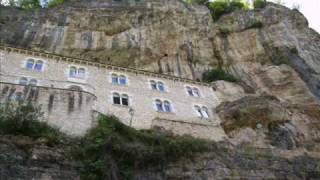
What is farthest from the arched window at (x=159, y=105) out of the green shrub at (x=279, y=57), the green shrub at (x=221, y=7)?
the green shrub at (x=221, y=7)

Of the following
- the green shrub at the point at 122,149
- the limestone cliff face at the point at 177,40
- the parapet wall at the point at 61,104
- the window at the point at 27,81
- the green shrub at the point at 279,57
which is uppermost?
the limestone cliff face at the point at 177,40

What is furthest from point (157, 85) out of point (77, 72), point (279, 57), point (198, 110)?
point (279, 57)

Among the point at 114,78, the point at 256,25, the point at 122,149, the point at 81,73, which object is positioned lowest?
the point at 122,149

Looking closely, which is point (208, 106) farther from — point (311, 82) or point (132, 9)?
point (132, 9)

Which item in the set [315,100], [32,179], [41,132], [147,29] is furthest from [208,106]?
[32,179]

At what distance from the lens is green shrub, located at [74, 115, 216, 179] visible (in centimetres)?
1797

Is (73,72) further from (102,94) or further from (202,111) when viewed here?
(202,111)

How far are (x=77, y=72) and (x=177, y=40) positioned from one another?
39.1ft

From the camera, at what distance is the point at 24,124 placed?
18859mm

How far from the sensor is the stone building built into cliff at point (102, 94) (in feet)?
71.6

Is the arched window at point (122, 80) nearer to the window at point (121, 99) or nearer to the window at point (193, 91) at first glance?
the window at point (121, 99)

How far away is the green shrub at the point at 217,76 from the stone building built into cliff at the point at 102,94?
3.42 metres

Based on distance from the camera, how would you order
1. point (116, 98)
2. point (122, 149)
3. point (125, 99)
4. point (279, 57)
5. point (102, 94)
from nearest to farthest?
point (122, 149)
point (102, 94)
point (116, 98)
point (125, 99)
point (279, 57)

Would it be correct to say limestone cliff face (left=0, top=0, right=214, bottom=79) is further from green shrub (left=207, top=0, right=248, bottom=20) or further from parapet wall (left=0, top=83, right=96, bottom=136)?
####
- _What you need to do_:
Rewrite the records above as a JSON list of strings with one string per line. Skip blank lines and leave out the picture.

- _Task solution_:
[
  "What is farthest from the arched window at (x=159, y=105) out of the green shrub at (x=279, y=57), the green shrub at (x=221, y=7)?",
  "the green shrub at (x=221, y=7)",
  "Of the following",
  "- the green shrub at the point at 122,149",
  "- the limestone cliff face at the point at 177,40",
  "- the parapet wall at the point at 61,104",
  "- the window at the point at 27,81",
  "- the green shrub at the point at 279,57",
  "which is uppermost?",
  "the limestone cliff face at the point at 177,40",
  "What is furthest from point (157, 85) out of point (77, 72), point (279, 57), point (198, 110)?",
  "point (279, 57)",
  "Among the point at 114,78, the point at 256,25, the point at 122,149, the point at 81,73, which object is positioned lowest?",
  "the point at 122,149",
  "Looking closely, which is point (208, 106) farther from — point (311, 82) or point (132, 9)?",
  "point (132, 9)",
  "Which item in the set [315,100], [32,179], [41,132], [147,29] is furthest from [208,106]?",
  "[32,179]",
  "At what distance from the lens is green shrub, located at [74, 115, 216, 179] visible (in centimetres)?",
  "1797",
  "Is (73,72) further from (102,94) or further from (202,111) when viewed here?",
  "(202,111)",
  "How far are (x=77, y=72) and (x=177, y=40) positioned from one another?",
  "39.1ft",
  "From the camera, at what distance is the point at 24,124 placed?",
  "18859mm",
  "How far from the sensor is the stone building built into cliff at point (102, 94) (in feet)?",
  "71.6",
  "Is the arched window at point (122, 80) nearer to the window at point (121, 99) or nearer to the window at point (193, 91) at first glance?",
  "the window at point (121, 99)",
  "How far away is the green shrub at the point at 217,76 from the stone building built into cliff at the point at 102,94?",
  "3.42 metres",
  "Based on distance from the camera, how would you order",
  "1. point (116, 98)",
  "2. point (122, 149)",
  "3. point (125, 99)",
  "4. point (279, 57)",
  "5. point (102, 94)",
  "from nearest to farthest?",
  "point (122, 149)",
  "point (102, 94)",
  "point (116, 98)",
  "point (125, 99)",
  "point (279, 57)",
  "Would it be correct to say limestone cliff face (left=0, top=0, right=214, bottom=79) is further from green shrub (left=207, top=0, right=248, bottom=20) or further from parapet wall (left=0, top=83, right=96, bottom=136)?"
]